Friday, October 30, 2009


Luminous Landscape has an interesting new article on backing up. It is written by Geoff Baehr and he clearly knows what he's talking about. Problem is, he's explained the steps but missed the concept.

A good computer system requires two separate and distinct components - both reliability and backup and I don't think that Geoff made it clear enough which is which.

He talks of redundant arrays using Raid to make sure that data is reliable, but at the same time refers to this as backup. It should not be both.

Reliability means that when your next hard drive fails, how difficult is it going to be and how long is it going to take to get you back up running again. Using Raid 5 or 6, you have the capability to survive a hard drive failure - but of course usually these drives are your data storage drives, not the boot drive which contains your operating system and usually your applications.

Backup has nothing to do with reliability other than that when reliability fails you, that's when you need a backup of your data.

Backups aren't about failing hard drives and redundancy and raid 6 etc.. You don't need any of this because you back up to more than one place, at least one of those places which is then disconnected from your computer and any electrical or other connections so that it isn't subject to power spikes and lightning bolts. If one of the backups is off site, then you are even protected against theft and fire and flood and it doesn't get much better than that.

What it comes down to is how much time are you willing to spend on doing your backups, how long are you willing to wait to restore your system (which often translates into how much money are you going to lose, how many clients are you going to piss off if you can't access your images).
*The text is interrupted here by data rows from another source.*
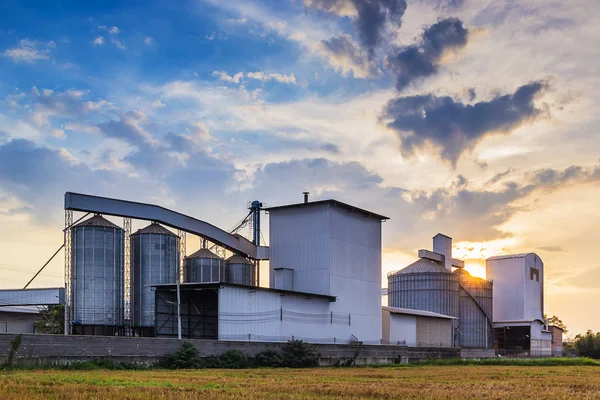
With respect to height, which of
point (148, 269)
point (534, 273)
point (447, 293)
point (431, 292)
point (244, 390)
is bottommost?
point (244, 390)

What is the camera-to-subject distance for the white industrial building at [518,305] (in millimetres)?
105000

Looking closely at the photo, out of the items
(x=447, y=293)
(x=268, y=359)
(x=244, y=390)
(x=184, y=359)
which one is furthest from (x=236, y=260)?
(x=244, y=390)

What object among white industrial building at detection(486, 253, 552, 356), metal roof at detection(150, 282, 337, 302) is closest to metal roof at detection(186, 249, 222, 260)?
metal roof at detection(150, 282, 337, 302)

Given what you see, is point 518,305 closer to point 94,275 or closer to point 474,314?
point 474,314

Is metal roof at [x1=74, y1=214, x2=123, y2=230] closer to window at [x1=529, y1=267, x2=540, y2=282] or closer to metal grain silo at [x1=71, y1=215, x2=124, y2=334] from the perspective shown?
metal grain silo at [x1=71, y1=215, x2=124, y2=334]

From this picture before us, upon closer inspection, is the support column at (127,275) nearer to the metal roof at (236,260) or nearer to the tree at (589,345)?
the metal roof at (236,260)

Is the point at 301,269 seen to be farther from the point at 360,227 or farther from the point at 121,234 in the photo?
the point at 121,234

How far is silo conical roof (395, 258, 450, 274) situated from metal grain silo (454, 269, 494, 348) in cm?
329

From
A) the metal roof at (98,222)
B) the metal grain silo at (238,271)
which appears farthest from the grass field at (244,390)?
the metal grain silo at (238,271)

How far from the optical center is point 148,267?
64562mm

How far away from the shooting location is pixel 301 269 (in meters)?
69.5

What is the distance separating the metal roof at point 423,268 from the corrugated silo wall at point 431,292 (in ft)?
1.28

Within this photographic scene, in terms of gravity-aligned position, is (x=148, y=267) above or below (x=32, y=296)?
above

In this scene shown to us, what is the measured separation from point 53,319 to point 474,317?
56711 millimetres
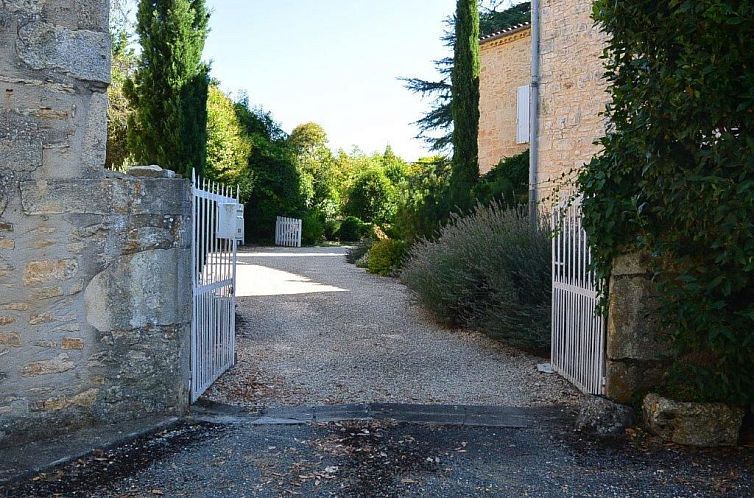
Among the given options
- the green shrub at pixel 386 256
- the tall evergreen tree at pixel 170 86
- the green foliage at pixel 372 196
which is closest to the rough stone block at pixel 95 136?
the tall evergreen tree at pixel 170 86

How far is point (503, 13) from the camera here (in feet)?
82.0

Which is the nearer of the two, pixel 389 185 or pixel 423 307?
pixel 423 307

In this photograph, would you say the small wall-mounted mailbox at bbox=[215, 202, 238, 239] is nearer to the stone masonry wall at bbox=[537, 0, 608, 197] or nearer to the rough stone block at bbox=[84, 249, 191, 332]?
the rough stone block at bbox=[84, 249, 191, 332]

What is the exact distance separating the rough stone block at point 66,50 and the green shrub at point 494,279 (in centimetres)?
447

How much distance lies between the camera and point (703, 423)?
3879 millimetres

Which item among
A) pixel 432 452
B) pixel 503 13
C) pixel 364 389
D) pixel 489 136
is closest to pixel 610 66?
pixel 432 452

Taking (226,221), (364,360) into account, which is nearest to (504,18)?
(364,360)

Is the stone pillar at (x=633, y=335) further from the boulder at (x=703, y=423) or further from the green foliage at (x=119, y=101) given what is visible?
the green foliage at (x=119, y=101)

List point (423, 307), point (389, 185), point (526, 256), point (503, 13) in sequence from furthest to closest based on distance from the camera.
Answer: point (389, 185) < point (503, 13) < point (423, 307) < point (526, 256)

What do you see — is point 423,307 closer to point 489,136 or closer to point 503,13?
point 489,136

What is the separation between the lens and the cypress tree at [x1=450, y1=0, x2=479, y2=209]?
48.0 feet

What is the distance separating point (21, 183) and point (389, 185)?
2712 cm

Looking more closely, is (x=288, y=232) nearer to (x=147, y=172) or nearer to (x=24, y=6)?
(x=147, y=172)

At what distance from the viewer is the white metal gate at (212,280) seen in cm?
470
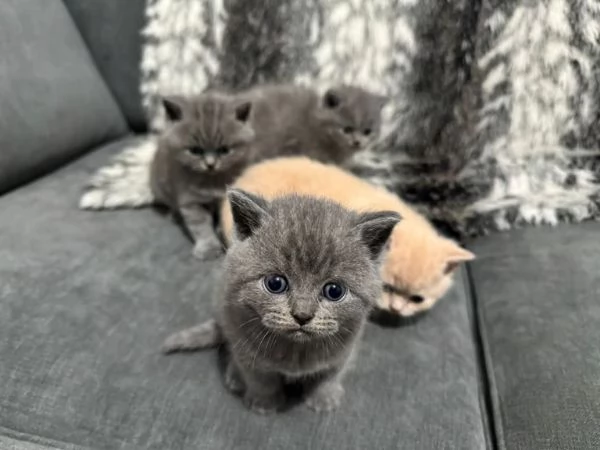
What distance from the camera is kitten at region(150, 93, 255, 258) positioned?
1409 mm

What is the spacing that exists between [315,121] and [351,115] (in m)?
0.13

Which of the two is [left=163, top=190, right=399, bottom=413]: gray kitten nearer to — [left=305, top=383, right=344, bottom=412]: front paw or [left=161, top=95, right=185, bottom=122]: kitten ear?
[left=305, top=383, right=344, bottom=412]: front paw

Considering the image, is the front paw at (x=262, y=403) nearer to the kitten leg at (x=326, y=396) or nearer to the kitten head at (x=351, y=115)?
the kitten leg at (x=326, y=396)

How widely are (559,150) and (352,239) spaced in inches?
35.8

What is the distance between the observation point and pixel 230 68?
1628 mm

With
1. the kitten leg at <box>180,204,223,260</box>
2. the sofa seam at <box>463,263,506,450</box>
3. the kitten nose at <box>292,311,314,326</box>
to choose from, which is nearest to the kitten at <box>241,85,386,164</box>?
the kitten leg at <box>180,204,223,260</box>

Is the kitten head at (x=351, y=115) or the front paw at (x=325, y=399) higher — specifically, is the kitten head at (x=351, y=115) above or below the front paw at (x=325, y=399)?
above

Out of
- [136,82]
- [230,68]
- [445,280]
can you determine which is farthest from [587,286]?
[136,82]

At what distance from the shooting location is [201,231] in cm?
138

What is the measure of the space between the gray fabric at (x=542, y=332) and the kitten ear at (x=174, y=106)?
82cm

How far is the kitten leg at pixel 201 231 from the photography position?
1.31 metres

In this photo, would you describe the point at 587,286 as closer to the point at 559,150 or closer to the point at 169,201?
the point at 559,150

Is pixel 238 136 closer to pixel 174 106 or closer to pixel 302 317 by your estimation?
pixel 174 106

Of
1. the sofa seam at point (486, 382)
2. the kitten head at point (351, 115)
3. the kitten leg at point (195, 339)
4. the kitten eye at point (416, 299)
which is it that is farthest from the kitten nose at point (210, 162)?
the sofa seam at point (486, 382)
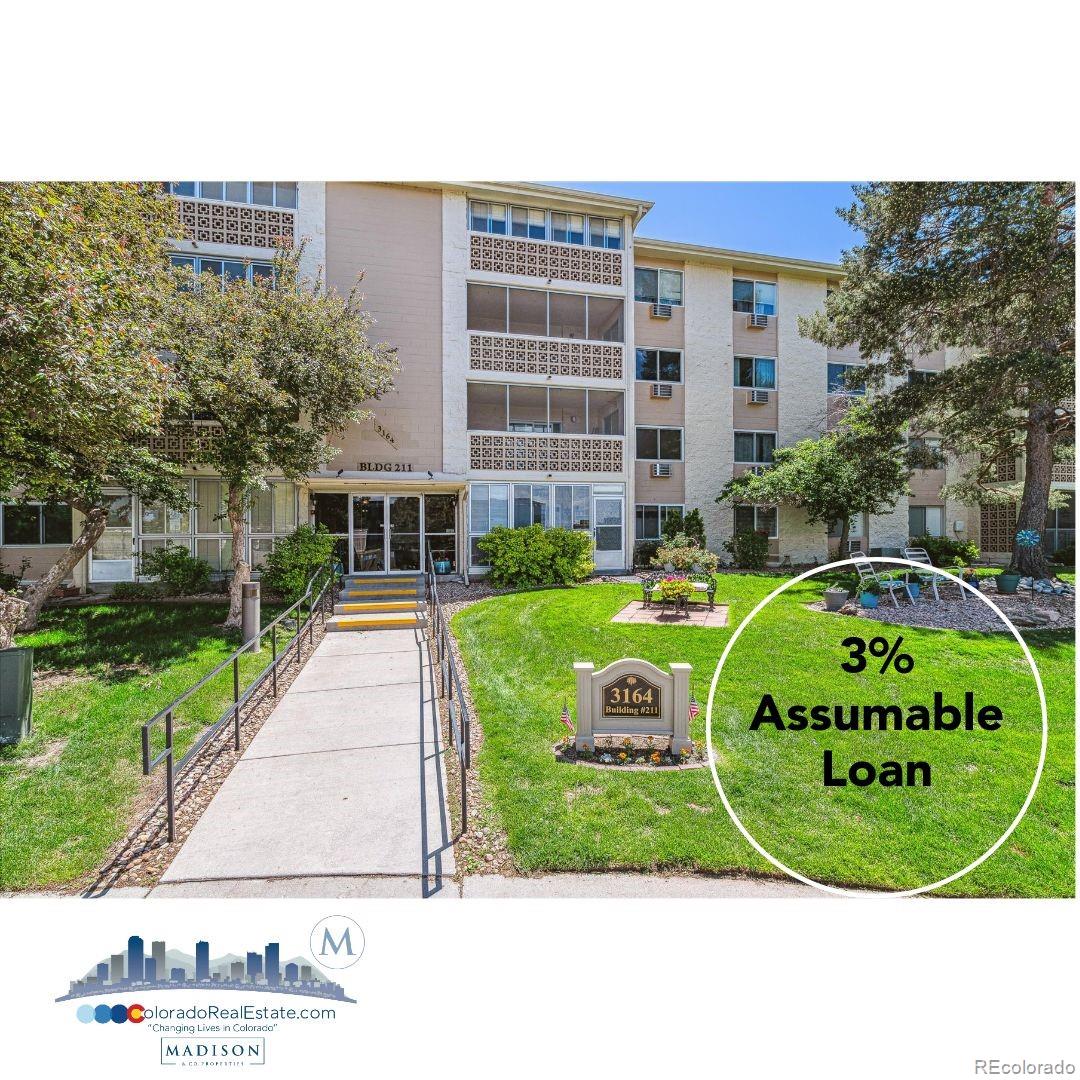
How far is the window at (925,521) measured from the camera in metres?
18.9

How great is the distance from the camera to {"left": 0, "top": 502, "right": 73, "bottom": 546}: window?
1228 centimetres

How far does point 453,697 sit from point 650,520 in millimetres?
11591

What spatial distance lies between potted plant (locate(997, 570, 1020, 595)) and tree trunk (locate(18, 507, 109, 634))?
17.0 metres

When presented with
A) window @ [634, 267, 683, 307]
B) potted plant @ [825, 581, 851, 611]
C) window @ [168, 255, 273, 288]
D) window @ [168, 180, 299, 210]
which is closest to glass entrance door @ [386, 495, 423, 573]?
window @ [168, 255, 273, 288]

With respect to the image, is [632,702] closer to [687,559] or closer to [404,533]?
[687,559]

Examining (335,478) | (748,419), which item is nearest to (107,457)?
(335,478)

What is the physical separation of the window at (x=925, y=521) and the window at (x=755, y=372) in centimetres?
713

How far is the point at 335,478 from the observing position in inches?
464

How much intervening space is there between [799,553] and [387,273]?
15084mm

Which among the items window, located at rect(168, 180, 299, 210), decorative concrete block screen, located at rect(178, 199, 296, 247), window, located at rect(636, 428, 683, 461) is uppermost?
window, located at rect(168, 180, 299, 210)

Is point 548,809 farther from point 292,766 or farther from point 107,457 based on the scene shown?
point 107,457

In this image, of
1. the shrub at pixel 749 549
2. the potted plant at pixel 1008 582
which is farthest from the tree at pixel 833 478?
the potted plant at pixel 1008 582
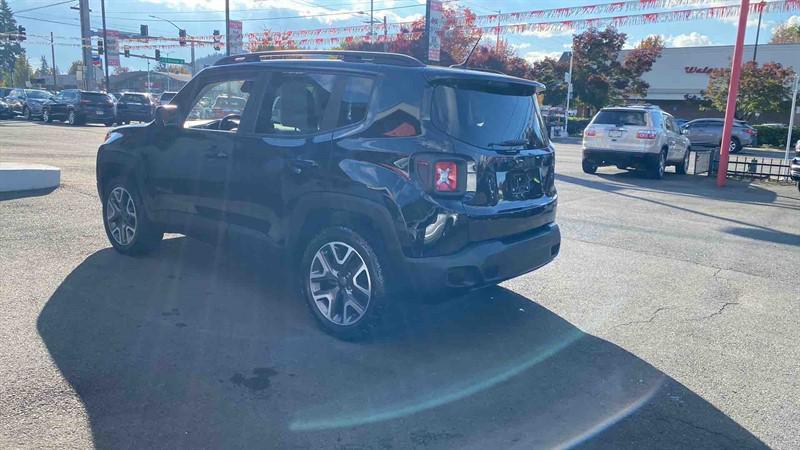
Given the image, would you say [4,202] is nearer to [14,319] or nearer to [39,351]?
[14,319]

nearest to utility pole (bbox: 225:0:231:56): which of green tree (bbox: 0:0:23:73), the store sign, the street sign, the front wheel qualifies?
the front wheel

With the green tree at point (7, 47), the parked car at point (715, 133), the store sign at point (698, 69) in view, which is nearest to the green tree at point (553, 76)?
the store sign at point (698, 69)

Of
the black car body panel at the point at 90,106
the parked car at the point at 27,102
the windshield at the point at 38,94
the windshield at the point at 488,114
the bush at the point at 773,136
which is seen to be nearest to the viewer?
the windshield at the point at 488,114

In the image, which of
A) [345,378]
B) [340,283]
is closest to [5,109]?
[340,283]

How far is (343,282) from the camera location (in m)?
4.61

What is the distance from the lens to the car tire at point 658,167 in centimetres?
1548

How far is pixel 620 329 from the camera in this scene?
510 cm

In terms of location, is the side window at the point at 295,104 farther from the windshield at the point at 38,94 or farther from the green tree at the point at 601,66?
the green tree at the point at 601,66

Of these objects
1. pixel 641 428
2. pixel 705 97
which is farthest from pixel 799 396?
pixel 705 97

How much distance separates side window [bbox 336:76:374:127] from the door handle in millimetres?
329

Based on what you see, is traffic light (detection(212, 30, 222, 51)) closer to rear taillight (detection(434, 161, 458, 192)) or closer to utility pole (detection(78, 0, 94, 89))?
utility pole (detection(78, 0, 94, 89))

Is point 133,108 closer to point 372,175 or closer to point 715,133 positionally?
point 715,133

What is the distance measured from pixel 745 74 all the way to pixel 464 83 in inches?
1622

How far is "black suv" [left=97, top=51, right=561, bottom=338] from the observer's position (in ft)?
13.9
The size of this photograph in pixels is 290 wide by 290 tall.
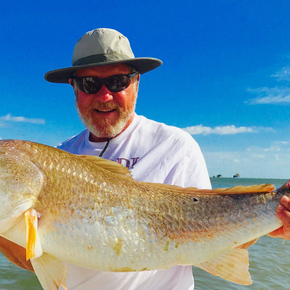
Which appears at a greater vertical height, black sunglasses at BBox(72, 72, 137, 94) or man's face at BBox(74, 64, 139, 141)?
black sunglasses at BBox(72, 72, 137, 94)

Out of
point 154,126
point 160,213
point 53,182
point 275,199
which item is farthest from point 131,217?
point 154,126

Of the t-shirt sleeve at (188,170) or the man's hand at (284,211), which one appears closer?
the man's hand at (284,211)

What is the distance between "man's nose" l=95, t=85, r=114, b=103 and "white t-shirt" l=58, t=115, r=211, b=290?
394mm

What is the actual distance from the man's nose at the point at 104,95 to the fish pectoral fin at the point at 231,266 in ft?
6.07

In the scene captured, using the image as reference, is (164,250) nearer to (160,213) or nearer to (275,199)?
(160,213)

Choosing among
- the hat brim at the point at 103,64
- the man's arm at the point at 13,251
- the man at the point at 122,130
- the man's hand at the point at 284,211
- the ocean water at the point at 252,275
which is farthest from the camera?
the ocean water at the point at 252,275

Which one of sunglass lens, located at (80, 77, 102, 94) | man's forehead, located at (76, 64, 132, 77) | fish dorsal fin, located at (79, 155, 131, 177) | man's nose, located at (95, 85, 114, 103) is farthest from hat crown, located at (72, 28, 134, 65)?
fish dorsal fin, located at (79, 155, 131, 177)

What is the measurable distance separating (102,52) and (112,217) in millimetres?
Result: 1855

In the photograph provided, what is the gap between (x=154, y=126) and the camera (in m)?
3.60

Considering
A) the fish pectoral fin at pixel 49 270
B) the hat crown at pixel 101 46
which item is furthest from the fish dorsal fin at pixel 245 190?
A: the hat crown at pixel 101 46

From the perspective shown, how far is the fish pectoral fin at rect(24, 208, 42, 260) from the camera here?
2158 millimetres

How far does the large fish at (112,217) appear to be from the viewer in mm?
2258

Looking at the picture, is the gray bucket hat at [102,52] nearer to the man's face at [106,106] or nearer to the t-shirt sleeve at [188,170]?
the man's face at [106,106]

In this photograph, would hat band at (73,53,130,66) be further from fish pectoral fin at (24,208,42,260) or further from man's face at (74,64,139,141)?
fish pectoral fin at (24,208,42,260)
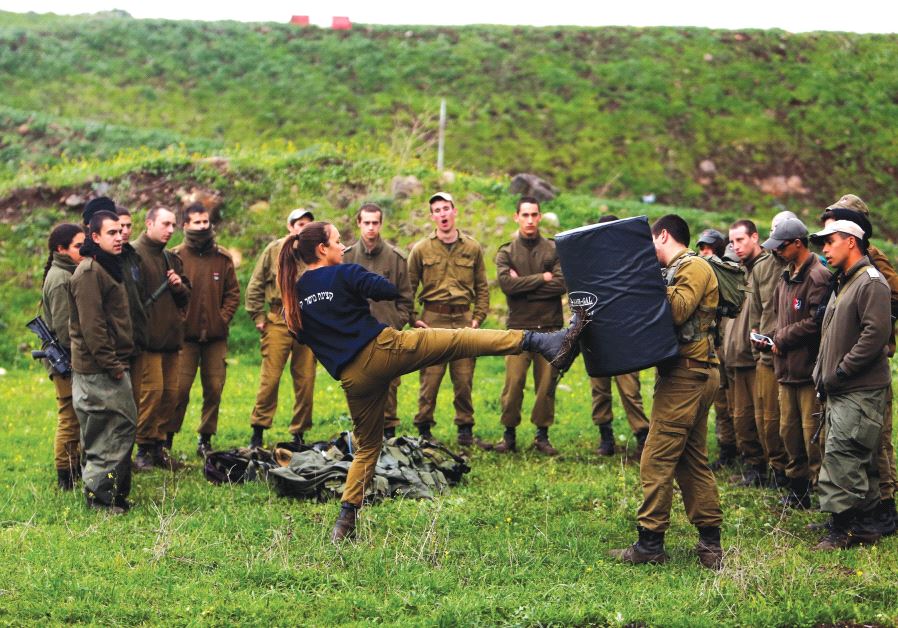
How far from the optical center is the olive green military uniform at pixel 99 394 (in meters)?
7.64

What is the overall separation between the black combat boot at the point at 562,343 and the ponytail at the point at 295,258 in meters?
1.69

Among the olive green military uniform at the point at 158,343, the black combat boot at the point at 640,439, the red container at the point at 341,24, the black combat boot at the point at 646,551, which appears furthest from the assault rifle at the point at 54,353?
the red container at the point at 341,24

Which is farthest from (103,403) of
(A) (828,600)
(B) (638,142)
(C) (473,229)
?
(B) (638,142)

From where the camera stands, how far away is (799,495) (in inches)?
328

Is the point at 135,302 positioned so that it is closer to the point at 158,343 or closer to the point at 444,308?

Geoff mentions using Amazon S3 which looks possibly interesting, though at the usual upload speeds of a cable modem, the initial backup could take weeks. He discusses backing up to a hard drive then mailing the hard drive to Amazon but frankly if I have the data on one or more hard drives, why do I need to then mail it - wouldn't it be easier to just store the hard drives at mum's house?

I use a Drobo for backup though Geoff does have a good point about a proprietary storage system which might some day be hard to fix if the company goes away. Still, there are enough people using Drobo's that I suspect that it's going to be accessable for a long time to come. In theory, a Drobo or a raid system is often a mix of both reliability and backup in that the drobo can regenerate the data from any failed drive and maybe even two, which arguably isn't strictly necessary in a backup. I don't believe I can regenerate a boot disk from Drobo because what's sending data to it is Time Machine which doesn't back up absolutely everything.

My next move will be to buy an extra external drive and make a copy of the boot drive via super duper. Mind you, I'm still using a G5 so will have to upgrade that first - just as soon as I have some money.


Omar said...

You are correct in separating backup from reliability. However, I think you miss the point with the Amazon backup. I happen to use Jungle Disk to upload to Amazon S3. It's the automatic part that is really appealing to me. I know that every day, all files I create or change will be safely stored off site.

The sending the disk part is just to reduce the initial startup. I sent 30gb over several days, but now my daily uploads typically take minutes. If I bring a bunch of pics home, it can take several hours. But again, it's about not even thinking about it. It's just done.

Now, I still like the idea of a backup copy within my home network so I'll never have to download that 30gb.

The Amazon system isn't cheap, but then I've got data from four computers backed up for 10 to 12 bucks per month.

George Barr said...


thanks for the information - looks like I might just have to explore this Amazon and Jungle Disk thing further.


Tommy Williams said...

There's another aspect to reliability beyond the hardware out-and-out failing, and that's the integrity of the data in all the files. There's a step that almost no one ever talks about of making sure that all the bits that make up all your photo files are still good--the drive itself will work, the files will show up in a directory listing, etc. but due to a localized hardware failure, there are critical bits of data within the files that have gone bad.

You typically deal with this by using a hashing mechanism--MD5 or SHA1 or what have you--that can create a "signature" of each file that is much smaller than the file itself but that will give you different results if the data in the file has changed.

But then you need multiple redundant copies of the MD5 hashes and you need some way to easily update those as you change files. This is another reason that I don't like DNG and prefer sidecar XMP files for metadata: my RAW files never change as I manipulate metadata or do different development treatments in Lightroom--only the sidecar XMP files change and these are tiny. And, to be honest, it's not the end of the world if one of those gets lost.

There's still a hassle with developed files, like TIF files or layer PSDs or whatever that you might go back and edit repeatedly, but I have an order of magnitude--two orders of magnitude, in fact--fewer of those than I have of RAW files so it's still manageable.